## ПУНКТ ЗАДАНИЯ
Пожалуйста, продолжите воспоминания о работе в меньшевистском руководстве в 1905–1907 годах, начав сразу после их последнего предложения.

─── ТЕКСТ СТРАНИЦЫ ───

После октябрьской забастовки мы закрыли "Искру" и всем меньшев. штабом (кроме Плеханова) перекочевали из Вены, где редакция жила накануне октября, чтобы быть ближе к России, в Петербург. Это было время, когда на революционной авансцене одиноко стоял Петерб. совет раб. деп. Не буржуазно-демократическая, а пролетарская революция в России — то что меньшевики на майской конференции 1905 г. считали одной из исторических возможностей, к которой мы должны будем "на худой конец" приспособиться, и то, к чему Троцкий и Парвус стремились сознательно как к единственной революционной возможности, стало как будто осуществляться. Это привело к примирению между меньшев. штабом и Троцким с Парвусом, и мы вместе стали издавать в Питере газету "Начало". В газете я в двух редакц. статьях в духе Троцкого защищал "перманентную революцию", что вызвало большое неудовольствие Плеханова, следившего за событиями из женевского далека, а Луначарскому дало повод шутить, что "Начало помчало".
Весной 1906 г. я попал в засаду и был арестован в Питере на конференции городского района. Через два дня я был выпущен: у меня был паспорт на имя австрийского купца Густава Эриха Риделя, и я не был опознан. Через несколько дней в газетах сообщали, что полиция вновь разыскивает Риделя, но я уже был по дороге в Стокгольм, куда я поехал на партийный съезд. На съезде я выступил от меньшевиков докладчиком по вопросу о "современном моменте и задачах пролетариата". По возвращении в Петербург я после разгона Первой Думы был делегирован центр. комит. партии на Выборгское совещание; во время Кронштадтского и Свеаборсгкого восстаний — на совещание революционных партий и организаций. Когда созвана была 2-я Дума, я делегирован был центр. комитетом в комитет думской фракции, руководивший ее выступлением, где я по каждому вопросу регулярно сражался с Алексинским совместно с И. Церетелли. Весной 1907 г. я поехал на Лондонский съезд партии, где был выбран в центр. комитет.

─── ФРАГМЕНТ ДАННЫХ ───

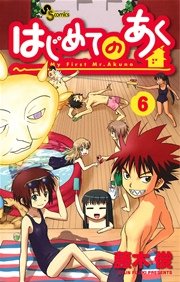 はじめてのあく 6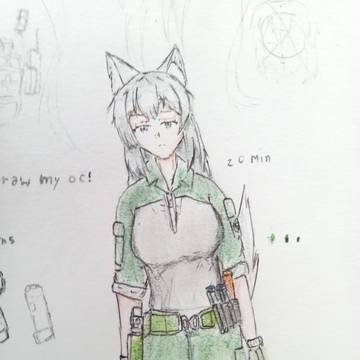 Tactical Wolf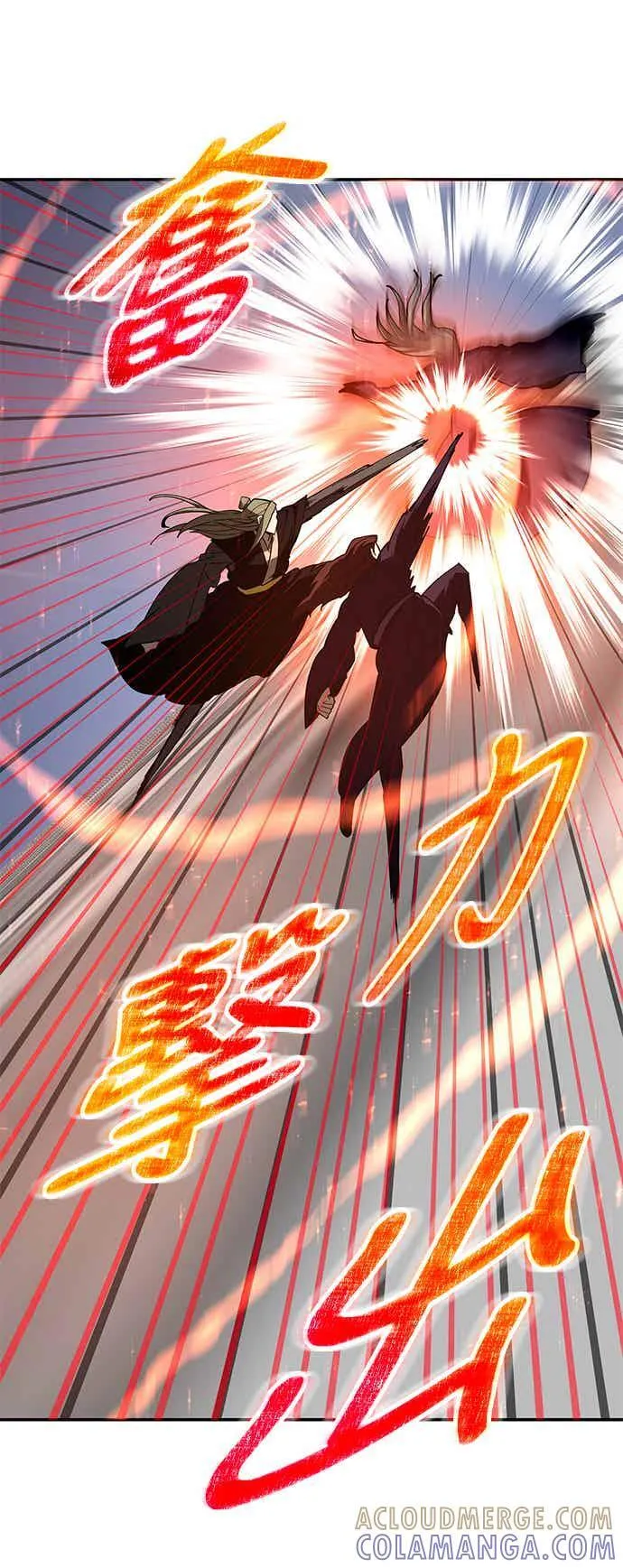 第71话 第13页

───

## ПОЛЕ ОТВЕТА
После Лондонского съезда я лечился в Женеве. Оттуда переехал в Цюрих. Там я подружился со студенткой Цюрихского университета — Анной Романовной Файнман, которая в 1905 г. работала в Риге в большевистской организации. Ей я, кстати говоря, не в малой степени был обязан тем, что, пережив три полосы контрреволюции и вынужденный три раза рвать со своими друзьями — при переходе от "Народной Воли" к соц.-дем., от "экономистов" к меньшевикам и от меньшевиков к большевикам, я все же в полной мере сохранил аппетит к жизни и к работе.